■ Problema breve ■
Enumere las instancias que, según el texto sobre la OTAN que figura a continuación, tienen en conjunto tanto peso como la Alianza.

■ Bloque de texto ■
────────────────────
Que la OTAN precise celebrar a bombo y platillo el sexagésimo aniversario de su fundación parece, por sí solo, señal de mala salud. Y eso que, y al menos entre nosotros, las disputas que antaño provocó la Alianza Atlántica han bajado, injustificadamente, muchos enteros. Así lo testimonia, sin ir más lejos, la apreciación que hizo suya, semanas atrás, una de las tertulianas de turno, firmemente convencida de que la presencia de militares españoles en Afganistán quedaba suficientemente fundamentada por el paraguas que ofrecía la OTAN, una instancia al parecer impoluta y de siempre entregada al respeto de la legalidad internacional y de los derechos humanos…
Es urgente, sin embargo, reabrir la discusión sobre lo que hoy significa la Alianza Atlántica. Lo primero que conviene recordar al respecto es que la OTAN configura la principal de las avanzadas militares perfilada por los países ricos. Como tal, y si así se quiere, constituye el brazo armado de un proceso nada edificante –la globalización capitalista–, y contribuye poderosamente a asentar en el Norte opulento una genuina y orgullosa fortaleza. Por su singularidad guerrera –carece de competidores–, la Alianza tiene tanto peso como el que corresponde en conjunto al Fondo Monetario, el Banco Mundial y la Organización Mundial del Comercio. Por cierto que, si todas estas instancias han escapado llamativamente al control de la ONU, obligado parece subrayar que la OTAN ha desempeñado papeles decisivos a la hora de desacreditar, también, a la máxima organización planetaria: en 1999, al cumplir medio siglo, la Alianza dejó claro que en adelante sus acciones no tendrían por qué depender de una resolución específica del Consejo de Seguridad, en lo que se antojaba un torpedo en la línea de flotación de un Derecho Internacional laboriosamente gestado durante decenios.
En un sentido próximo, la OTAN es una organización claramente supeditada al dictado que impone la Casa Blanca. Aun siendo cierto que algunos miembros de la Alianza han contestado en momentos precisos unas u otras políticas norteamericanas –así lo hicieron, por ejemplo, Francia y Alemania con ocasión de la agresión que EEUU preparaba en Irak en 2003–, la OTAN como tal a duras penas ha servido de cauce para la expresión de tales disensiones. Antes bien, la Alianza ha refrendado puntillo- samente todos los criterios defendidos por Estados Unidos, lo cual no ha sido óbice para que este se sirviese de ella a capricho según las circunstancias. Washington rehuyó la colaboración de la OTAN en el mentado Irak, pero bien que la recabó, en cambio, en Afganistán. Es evidente, de cualquier modo, y en paralelo, que la Alianza ha sido un elemento decisivo a la hora de cancelar cualquier proyecto de independencia del lado de la Unión Europea.
────────────────────
(Datos de razonamiento basado en escenas)
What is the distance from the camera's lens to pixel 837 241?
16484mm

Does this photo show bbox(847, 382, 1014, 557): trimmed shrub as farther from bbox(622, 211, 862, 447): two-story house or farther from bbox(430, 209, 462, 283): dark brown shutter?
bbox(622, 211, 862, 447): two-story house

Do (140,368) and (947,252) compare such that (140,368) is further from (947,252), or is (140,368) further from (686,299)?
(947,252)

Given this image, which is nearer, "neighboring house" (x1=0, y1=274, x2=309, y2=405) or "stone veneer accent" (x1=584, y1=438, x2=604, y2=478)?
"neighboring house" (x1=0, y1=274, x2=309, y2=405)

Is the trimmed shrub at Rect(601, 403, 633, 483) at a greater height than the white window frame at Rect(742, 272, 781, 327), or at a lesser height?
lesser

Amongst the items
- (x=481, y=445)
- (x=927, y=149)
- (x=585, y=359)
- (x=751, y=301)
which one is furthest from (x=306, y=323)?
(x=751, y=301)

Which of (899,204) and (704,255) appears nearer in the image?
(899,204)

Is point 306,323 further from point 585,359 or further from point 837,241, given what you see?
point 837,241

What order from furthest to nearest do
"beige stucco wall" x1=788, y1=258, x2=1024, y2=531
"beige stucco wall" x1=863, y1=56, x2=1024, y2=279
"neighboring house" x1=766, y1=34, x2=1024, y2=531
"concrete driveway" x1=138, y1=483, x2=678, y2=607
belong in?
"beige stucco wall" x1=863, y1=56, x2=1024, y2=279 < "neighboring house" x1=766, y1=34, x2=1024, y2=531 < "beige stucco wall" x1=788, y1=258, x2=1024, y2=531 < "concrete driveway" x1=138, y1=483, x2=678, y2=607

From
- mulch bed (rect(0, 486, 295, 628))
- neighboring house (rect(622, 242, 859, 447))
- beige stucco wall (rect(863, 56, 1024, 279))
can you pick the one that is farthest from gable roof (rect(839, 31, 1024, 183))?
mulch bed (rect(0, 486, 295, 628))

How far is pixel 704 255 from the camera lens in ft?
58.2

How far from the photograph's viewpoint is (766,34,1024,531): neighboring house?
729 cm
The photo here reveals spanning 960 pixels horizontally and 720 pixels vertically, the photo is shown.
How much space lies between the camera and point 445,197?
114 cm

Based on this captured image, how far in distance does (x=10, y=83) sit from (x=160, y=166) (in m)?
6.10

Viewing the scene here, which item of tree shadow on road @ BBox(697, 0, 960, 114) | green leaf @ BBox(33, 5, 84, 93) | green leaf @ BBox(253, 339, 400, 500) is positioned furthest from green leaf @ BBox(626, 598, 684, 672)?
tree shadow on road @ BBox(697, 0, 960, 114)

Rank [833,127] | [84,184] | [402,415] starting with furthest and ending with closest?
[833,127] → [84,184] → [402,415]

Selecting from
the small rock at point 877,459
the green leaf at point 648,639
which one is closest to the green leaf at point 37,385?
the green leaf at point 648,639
────────────────────
■ Ejercicio resuelto ■
- El Fondo Monetario
- El Banco Mundial
- La Organización Mundial del Comercio